Deuteronomio 4, 1. 5-9; Sal 147, 12-13. 15-16. 19-20; san Mateo 5, 17-19
Hay personas que sólo compran cuando hay rebajas. Eso lo impone la economía familiar y también una cierta cultura que busca las gangas en todo momento. Hace pocos días terminó esa cita anual que son las rebajas posnavideñas. Y la imagen nos viene como anillo al dedo para el evangelio de hoy. Jesús da una enseñanza que integra lo importante con las cosas pequeñas. No entra en contradicción ni cae en reduccionismos. Dice claramente que “pasarán el cielo y la tierra antes de que deje de cumplirse hasta la última letra o tilde de la ley”. Pero, al mismo tiempo, da una clave interpretativa: “No he venido a abolir, sino a dar plenitud”. De esta forma indicaba una manera de entender su enseñanza.
Porque el Evangelio no es moralista. San Pablo hubo de luchar contra los judaizantes que pretendían que los cristianos provenientes del paganismo cumplieran las leyes ceremoniales dadas por Moisés.

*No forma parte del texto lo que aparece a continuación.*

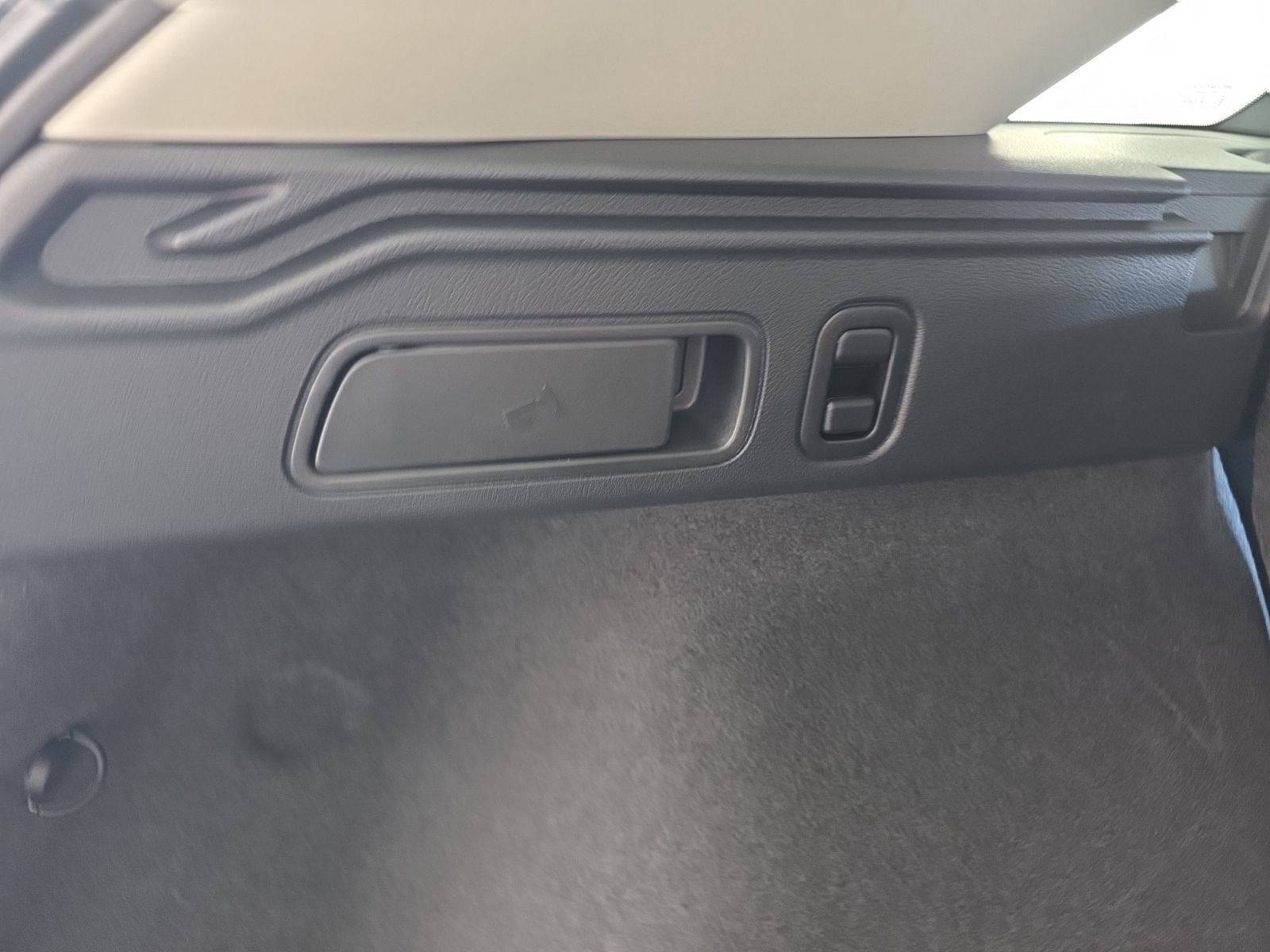 New 2025 INFINITI QX50 Pure image 16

La Iglesia entendió que aquello no procedía porque interesaba el cumplimiento de aquella ley que se encuentra en Cristo. Las antiguas ceremonias eran figura de la nueva ley, que según santo Tomás y muchos comentaristas, es el Espíritu Santo.
La misma ley moral, que Dios dio a Israel en el Sinaí, y que es de alcance universal alcanza una nueva profundidad con Jesús. Por eso san Agustín dice que no son aún la libertad, pero sí el inicio de la libertad. Ahora bien, ante esos mandamientos yo puedo comportarme restrictivamente, conformándome con lo mínimo, o intentando vivirlos en plenitud. Jesucristo nos orienta en el segundo sentido. Para comprenderlo bien es necesario recordar que los mandamientos no están para coartar la libertad del hombre sino para conducirlo a la plenitud. La felicidad, por consiguiente, será proporcionada al cumplimiento de los mismos. Pero ese cumplimiento no puede ser exterior sino que ser conducido desde dentro por el Espíritu Santo.
Erróneamente se ha considerado a veces que si la Iglesia tendría mayor éxito social si redujera su exigencia moral. Se piensa que eso atraería a más personas y que, además, estarían más contentas. Esa visión separa la moral de la felicidad o realización del hombre. Si la Iglesia tuviera como fin reunir a muchas personas sin importarles su bien el argumento sería satisfactorio. Pero su finalidad es otra: conducir a los hombres hacia Cristo para que alcancen la perfección. Como indica la primera lectura los preceptos se ordenan a la vida. De ahí la importancia de todos, incluso de los más pequeños e insignificantes. El cumplimiento de los preceptos nos va conformando con Dios. Esa es la obra del Espíritu Santo que opera por la gracia.
Por eso no debemos leer este evangelio como una amenaza, sino más bien como una invitación a ser exigentes en el amor a Dios intentando que ningún aspecto de nuestra vida escape a la ley de Cristo. Cuando Jesús señala que quien se salte uno solo de los preceptos menos importantes será el menos importante en el Reino de los Cielos, vincula nuestra plenitud al cumplimiento de la ley. El tiempo cuaresmal nos invita a la purificación y a una mayor exigencia porque, a veces sin darnos cuenta, rebajamos los niveles que Dios nos propone.